## DIRECTIVE
Extract from the listing below every line that contains the word "picture", matching case exactly.

## MATERIAL FOR THE TASK
┄┄┄┄┄┄┄┄┄┄

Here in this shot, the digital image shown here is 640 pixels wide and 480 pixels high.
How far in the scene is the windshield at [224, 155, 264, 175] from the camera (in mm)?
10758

┄┄┄┄┄┄┄┄┄┄

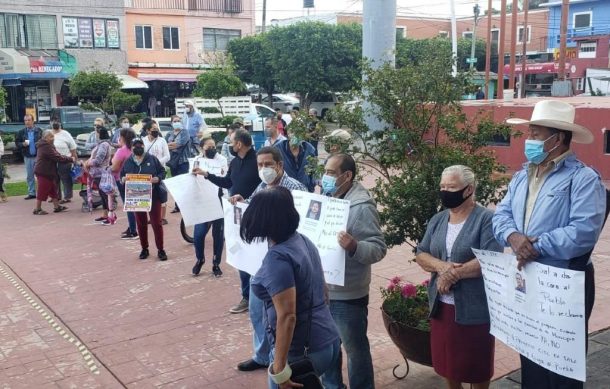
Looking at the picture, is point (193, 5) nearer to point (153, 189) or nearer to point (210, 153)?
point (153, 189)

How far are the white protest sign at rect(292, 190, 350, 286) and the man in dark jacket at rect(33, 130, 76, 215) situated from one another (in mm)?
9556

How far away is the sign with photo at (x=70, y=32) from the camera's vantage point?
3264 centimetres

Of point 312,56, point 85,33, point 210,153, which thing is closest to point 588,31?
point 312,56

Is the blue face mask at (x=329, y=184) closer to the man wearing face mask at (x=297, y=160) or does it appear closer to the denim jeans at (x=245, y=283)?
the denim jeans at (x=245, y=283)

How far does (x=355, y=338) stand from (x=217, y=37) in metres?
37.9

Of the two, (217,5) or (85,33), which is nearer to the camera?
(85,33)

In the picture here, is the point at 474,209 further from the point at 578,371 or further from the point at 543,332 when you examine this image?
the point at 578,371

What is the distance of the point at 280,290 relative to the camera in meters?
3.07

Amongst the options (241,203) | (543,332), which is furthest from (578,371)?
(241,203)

┄┄┄┄┄┄┄┄┄┄

## RESPONSE TO THIS TASK
Looking at the picture, is point (193, 5) nearer to point (153, 189) or nearer to point (210, 153)?
In the picture here, is the point at 474,209 further from the point at 578,371 or further from the point at 543,332 when you examine this image?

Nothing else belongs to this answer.